*Task item*. Quote the full listing word for word.

*Records*.
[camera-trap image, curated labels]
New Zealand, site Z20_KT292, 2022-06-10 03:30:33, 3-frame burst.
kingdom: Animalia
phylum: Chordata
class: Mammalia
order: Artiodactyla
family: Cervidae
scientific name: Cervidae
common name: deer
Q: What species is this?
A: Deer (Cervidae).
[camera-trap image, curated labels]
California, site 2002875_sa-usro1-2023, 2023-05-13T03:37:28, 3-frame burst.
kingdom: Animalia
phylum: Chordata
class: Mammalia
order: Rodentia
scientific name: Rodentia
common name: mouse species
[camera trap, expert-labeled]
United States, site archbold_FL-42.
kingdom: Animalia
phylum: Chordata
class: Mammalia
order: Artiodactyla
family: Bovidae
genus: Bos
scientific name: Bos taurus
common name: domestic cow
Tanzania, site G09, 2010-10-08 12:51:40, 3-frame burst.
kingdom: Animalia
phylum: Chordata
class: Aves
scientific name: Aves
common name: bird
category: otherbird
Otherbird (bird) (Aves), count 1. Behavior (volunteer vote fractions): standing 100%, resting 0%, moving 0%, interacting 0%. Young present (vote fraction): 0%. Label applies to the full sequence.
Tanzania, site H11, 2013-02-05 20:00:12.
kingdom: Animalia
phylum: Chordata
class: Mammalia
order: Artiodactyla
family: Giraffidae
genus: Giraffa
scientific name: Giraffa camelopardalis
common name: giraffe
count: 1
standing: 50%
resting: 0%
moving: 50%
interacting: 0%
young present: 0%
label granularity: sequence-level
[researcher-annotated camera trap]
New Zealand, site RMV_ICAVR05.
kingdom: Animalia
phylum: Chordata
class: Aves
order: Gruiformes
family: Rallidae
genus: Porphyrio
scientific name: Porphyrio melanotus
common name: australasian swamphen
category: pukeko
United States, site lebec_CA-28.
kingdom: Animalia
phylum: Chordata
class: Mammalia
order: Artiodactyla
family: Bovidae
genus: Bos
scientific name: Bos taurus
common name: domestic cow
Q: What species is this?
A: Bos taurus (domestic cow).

*Your response*.
[camera-trap image, curated labels]
New Zealand, site Z20_KT292, 2022-06-10 03:30:33, 3-frame burst.
kingdom: Animalia
phylum: Chordata
class: Mammalia
order: Artiodactyla
family: Cervidae
scientific name: Cervidae
common name: deer
Q: What species is this?
A: Deer (Cervidae).
[camera-trap image, curated labels]
California, site 2002875_sa-usro1-2023, 2023-05-13T03:37:28, 3-frame burst.
kingdom: Animalia
phylum: Chordata
class: Mammalia
order: Rodentia
scientific name: Rodentia
common name: mouse species
[camera trap, expert-labeled]
United States, site archbold_FL-42.
kingdom: Animalia
phylum: Chordata
class: Mammalia
order: Artiodactyla
family: Bovidae
genus: Bos
scientific name: Bos taurus
common name: domestic cow
Tanzania, site G09, 2010-10-08 12:51:40, 3-frame burst.
kingdom: Animalia
phylum: Chordata
class: Aves
scientific name: Aves
common name: bird
category: otherbird
Otherbird (bird) (Aves), count 1. Behavior (volunteer vote fractions): standing 100%, resting 0%, moving 0%, interacting 0%. Young present (vote fraction): 0%. Label applies to the full sequence.
Tanzania, site H11, 2013-02-05 20:00:12.
kingdom: Animalia
phylum: Chordata
class: Mammalia
order: Artiodactyla
family: Giraffidae
genus: Giraffa
scientific name: Giraffa camelopardalis
common name: giraffe
count: 1
standing: 50%
resting: 0%
moving: 50%
interacting: 0%
young present: 0%
label granularity: sequence-level
[researcher-annotated camera trap]
New Zealand, site RMV_ICAVR05.
kingdom: Animalia
phylum: Chordata
class: Aves
order: Gruiformes
family: Rallidae
genus: Porphyrio
scientific name: Porphyrio melanotus
common name: australasian swamphen
category: pukeko
United States, site lebec_CA-28.
kingdom: Animalia
phylum: Chordata
class: Mammalia
order: Artiodactyla
family: Bovidae
genus: Bos
scientific name: Bos taurus
common name: domestic cow
Q: What species is this?
A: Bos taurus (domestic cow).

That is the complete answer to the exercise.